Cranberry juice can replace lemon juice in all sorts of dishes. I used it to make a dressing for this salad, where it adds piquancy to a taste combination so gentle it could almost be a dessert.

Serves 2

A good handful of watercress
Some salad leaves (I used red oak-leaf lettuce)
An avocado
A ripe pear
1 tbs pinenuts
2 tbs sunflower oil
1 tbs cranberry juice (or lemon or lime juice)
Small pinch of salt

Wash, dry and tear up the watercress and salad leaves. Peel and stone the avocado and chop the flesh. Core the pear (no need to peel) and chop that too.

Toast the pinenuts in a cast-iron pan, stirring constantly so they don’t burn.

Put the oil, cranberry juice and salt in a small glass jar and shake well. Dress the salad with the mixture and sprinkle over the pinenuts just before serving.

Guacamole

Sunday, November 7th, 2010

Guacamole comp

Every year when I pull up the tomato plants in the greenhouse, I keep a few green tomatoes to make a big batch of this guacamole.

Tart and tangy, it freezes easily and makes a welcome addition to a selection of nibbles to serve with drinks on a cold night. Although nothing stops you eating some straight away, of course…
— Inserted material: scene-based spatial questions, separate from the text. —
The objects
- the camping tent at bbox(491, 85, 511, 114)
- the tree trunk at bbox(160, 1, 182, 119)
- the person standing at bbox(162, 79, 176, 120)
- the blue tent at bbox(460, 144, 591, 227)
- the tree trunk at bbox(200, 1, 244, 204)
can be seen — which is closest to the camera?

The traditional accompaniment to guacamole is plain or spicy tortilla chips but we prefer the extra-crunchy Kettle Chips which, I’m pleased to report, are now available in France.

For 4 small plastic tubs (200ml)

4 ripe avocados
1 shallot (about 25g)
2 green tomatoes (about 150g)
3 tbs cider vinegar
1 tsp salt
Groundnut oil (or other mild vegetable oil)

Peel the shallot and chop it roughly with the tomatoes before whizzing them together in a food processor. Peel the avocados, remove the stones and scoop out the flesh. Process again – how long will depend on whether you prefer your guacamole smooth or chunky. Add the vinegar and salt and mix again briefly.

Divide the mixture between four small plastic tubs (I used some that had contained glacé cherries) and pour a thin layer of oil over each portion. This stops the guacamole from discolouring. Put the lids on securely and freeze.

When you defrost a portion you can either mix the oil into the guacamole before serving or pour it off and keep it for cooking or making salad dressing.

Recipe adapted from Mexican Vegetarian Cooking by Edith Metcalfe de Plata (Thorsons, 1983).

Avocado gaspacho

Friday, September 10th, 2010

Gaspacho d'avocats

I was feeling pretty pleased to have come up with a recipe that anybody could eat – this soup is dairy-free, nut-free and gluten-free as well as suitable for raw foodists – until someone pointed out that I couldn’t serve it to people who are allergic to nightshade family vegetables like tomatoes, aubergines and peppers.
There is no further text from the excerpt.